Ribosomal production and in vitro selection of natural product-like peptidomimetics: the FIT and RaPID systems.

Department of Chemistry, Graduate School of Science, The University of Tokyo, Tokyo 113-0033, Japan.
Current opinion in chemical biology (Impact Factor: 8.3). 03/2012; 16(1-2):196-203. DOI: 10.1016/j.cbpa.2012.02.014
Source: PubMed

ABSTRACT Bioactive natural product peptides have diverse architectures such as non-standard sidechains and a macrocyclic backbone bearing modifications.
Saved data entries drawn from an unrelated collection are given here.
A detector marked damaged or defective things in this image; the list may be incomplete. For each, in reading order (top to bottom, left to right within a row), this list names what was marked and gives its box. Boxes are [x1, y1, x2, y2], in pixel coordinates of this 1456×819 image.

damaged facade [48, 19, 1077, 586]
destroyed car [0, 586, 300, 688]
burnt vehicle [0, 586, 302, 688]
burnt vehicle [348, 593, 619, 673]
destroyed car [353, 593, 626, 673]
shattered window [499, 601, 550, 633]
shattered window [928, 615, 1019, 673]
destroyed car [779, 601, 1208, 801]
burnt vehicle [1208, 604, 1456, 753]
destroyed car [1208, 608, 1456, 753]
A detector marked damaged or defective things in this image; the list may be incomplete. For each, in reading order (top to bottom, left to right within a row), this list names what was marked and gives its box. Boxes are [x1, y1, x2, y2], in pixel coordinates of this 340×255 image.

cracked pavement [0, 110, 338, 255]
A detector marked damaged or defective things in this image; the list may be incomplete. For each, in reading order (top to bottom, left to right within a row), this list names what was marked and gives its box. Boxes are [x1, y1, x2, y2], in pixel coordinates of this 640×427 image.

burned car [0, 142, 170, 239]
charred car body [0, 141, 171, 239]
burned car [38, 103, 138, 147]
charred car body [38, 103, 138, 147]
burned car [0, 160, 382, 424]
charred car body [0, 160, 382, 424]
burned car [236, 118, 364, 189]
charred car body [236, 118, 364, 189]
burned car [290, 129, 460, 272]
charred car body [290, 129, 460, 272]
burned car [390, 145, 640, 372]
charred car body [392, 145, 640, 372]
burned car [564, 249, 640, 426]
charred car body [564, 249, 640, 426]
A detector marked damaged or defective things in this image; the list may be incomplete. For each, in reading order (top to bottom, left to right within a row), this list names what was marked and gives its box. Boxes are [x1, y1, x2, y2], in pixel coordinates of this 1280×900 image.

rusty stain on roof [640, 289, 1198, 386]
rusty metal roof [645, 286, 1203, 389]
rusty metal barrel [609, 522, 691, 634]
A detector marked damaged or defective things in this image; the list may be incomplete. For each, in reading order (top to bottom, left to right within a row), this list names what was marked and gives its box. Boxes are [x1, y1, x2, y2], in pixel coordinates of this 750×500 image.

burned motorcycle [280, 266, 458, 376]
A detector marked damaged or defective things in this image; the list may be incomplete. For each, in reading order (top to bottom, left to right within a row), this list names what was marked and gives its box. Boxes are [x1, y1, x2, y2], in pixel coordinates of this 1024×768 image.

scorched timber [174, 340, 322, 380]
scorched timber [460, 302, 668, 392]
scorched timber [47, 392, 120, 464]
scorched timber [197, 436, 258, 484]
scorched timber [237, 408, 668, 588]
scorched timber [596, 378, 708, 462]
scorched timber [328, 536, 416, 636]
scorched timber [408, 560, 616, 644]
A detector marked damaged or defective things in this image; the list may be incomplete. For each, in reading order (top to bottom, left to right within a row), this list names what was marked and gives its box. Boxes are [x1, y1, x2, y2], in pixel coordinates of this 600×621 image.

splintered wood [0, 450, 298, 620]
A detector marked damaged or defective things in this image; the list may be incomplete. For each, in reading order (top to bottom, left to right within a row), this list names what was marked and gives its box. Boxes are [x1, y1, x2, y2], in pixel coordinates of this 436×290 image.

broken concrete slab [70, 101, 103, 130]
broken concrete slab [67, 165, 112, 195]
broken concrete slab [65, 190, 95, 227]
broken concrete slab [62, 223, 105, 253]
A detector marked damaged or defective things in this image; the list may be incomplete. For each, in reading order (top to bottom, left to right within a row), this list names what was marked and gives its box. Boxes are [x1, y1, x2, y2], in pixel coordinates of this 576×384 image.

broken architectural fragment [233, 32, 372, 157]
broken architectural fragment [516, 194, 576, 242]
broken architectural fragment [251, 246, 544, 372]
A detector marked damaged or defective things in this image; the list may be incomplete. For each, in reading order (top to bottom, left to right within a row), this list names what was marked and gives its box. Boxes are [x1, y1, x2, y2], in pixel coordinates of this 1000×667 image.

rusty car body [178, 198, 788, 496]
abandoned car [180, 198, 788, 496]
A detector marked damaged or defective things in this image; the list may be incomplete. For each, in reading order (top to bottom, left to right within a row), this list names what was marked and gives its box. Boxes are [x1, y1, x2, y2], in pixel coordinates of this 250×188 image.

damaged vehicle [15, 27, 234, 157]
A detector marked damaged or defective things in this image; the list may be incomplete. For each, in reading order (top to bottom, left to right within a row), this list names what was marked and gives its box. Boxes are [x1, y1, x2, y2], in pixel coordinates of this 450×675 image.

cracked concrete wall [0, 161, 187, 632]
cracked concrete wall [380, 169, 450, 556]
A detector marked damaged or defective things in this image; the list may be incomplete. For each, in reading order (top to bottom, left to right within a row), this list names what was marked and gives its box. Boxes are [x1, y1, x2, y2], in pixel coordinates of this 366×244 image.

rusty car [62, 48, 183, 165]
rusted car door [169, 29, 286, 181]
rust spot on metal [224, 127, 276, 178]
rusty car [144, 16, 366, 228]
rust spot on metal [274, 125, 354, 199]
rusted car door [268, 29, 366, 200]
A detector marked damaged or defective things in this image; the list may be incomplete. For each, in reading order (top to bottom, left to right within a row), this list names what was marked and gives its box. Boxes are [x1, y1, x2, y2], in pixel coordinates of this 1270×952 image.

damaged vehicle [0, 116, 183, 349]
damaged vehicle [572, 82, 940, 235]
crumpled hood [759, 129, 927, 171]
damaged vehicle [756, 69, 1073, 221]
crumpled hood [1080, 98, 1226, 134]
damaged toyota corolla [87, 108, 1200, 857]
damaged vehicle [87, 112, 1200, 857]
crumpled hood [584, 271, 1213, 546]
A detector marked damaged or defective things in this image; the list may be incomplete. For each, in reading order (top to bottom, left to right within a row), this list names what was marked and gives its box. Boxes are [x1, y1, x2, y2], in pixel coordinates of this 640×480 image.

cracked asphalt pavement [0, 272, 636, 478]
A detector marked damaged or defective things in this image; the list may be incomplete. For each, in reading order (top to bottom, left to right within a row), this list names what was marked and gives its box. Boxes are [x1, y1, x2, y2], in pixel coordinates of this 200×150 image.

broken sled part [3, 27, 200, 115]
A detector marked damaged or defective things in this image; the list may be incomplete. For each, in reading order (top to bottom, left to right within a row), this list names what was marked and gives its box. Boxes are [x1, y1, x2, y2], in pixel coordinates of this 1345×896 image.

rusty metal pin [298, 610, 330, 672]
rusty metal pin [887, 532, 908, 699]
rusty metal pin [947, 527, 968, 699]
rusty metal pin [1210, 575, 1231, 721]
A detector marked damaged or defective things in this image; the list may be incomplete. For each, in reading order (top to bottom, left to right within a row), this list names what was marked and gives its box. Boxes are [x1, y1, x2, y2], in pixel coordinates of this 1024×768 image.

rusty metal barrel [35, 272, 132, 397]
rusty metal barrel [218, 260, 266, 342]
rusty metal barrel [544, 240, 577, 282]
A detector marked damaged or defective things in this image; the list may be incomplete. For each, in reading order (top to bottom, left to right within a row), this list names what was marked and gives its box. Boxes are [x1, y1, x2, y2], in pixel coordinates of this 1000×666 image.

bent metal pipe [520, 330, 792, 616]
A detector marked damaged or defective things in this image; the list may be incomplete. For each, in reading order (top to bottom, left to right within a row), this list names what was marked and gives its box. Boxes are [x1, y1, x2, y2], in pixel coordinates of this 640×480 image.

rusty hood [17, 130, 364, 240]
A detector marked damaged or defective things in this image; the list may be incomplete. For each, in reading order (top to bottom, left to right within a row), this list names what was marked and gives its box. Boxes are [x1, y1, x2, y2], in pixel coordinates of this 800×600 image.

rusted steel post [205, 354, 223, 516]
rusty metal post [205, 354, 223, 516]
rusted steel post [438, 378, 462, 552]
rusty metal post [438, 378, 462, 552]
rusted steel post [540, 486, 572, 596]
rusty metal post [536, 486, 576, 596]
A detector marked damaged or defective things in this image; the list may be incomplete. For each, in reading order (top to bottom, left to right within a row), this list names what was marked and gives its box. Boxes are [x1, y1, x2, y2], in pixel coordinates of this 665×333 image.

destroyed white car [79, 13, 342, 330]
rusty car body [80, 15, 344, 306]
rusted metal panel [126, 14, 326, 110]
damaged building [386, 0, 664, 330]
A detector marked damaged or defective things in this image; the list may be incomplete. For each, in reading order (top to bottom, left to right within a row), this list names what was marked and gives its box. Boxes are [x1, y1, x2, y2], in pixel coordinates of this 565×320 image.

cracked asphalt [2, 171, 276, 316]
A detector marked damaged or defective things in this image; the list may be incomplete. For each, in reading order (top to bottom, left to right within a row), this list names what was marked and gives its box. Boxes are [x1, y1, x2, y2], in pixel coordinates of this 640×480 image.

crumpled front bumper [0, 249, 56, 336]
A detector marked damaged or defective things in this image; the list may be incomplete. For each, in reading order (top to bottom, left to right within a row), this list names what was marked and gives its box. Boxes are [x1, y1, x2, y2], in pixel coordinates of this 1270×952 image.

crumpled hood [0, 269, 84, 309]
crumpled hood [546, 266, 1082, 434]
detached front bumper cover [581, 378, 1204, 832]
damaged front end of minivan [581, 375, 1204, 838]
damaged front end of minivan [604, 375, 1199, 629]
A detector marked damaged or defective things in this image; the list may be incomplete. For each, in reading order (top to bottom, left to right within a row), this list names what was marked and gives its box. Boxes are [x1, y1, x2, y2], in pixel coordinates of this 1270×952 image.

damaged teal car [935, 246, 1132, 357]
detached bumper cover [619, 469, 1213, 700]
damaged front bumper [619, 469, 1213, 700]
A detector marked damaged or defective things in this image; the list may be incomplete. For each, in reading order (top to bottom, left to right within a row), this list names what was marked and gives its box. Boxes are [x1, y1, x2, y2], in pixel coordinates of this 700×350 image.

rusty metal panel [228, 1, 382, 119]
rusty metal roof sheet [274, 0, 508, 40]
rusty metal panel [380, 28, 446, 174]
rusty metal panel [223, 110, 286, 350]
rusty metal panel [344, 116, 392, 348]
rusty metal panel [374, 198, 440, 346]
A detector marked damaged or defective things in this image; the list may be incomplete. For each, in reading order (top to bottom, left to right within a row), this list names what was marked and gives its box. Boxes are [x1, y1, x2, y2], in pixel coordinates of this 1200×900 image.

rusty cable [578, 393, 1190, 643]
In vitro translation of peptides bearing these features would provide the research community with a diverse collection of natural product peptide-like molecules with a potential for drug development. The ordinary in vitro translation system, however, is not amenable to the incorporation of non-proteinogenic amino acids or genetic encoding of macrocyclic backbones. To circumvent this problem, flexible tRNA-acylation ribozymes (flexizymes) were combined with a custom-made reconstituted translation system to produce the flexible in vitro translation (FIT) system. The FIT system was integrated with mRNA display to devise an in vitro selection technique, referred to as the random non-standard peptide integrated discovery (RaPID) system. It has recently yielded an N-methylated macrocyclic peptide having high affinity (Kd=0.60 nM) for its target protein, E6AP.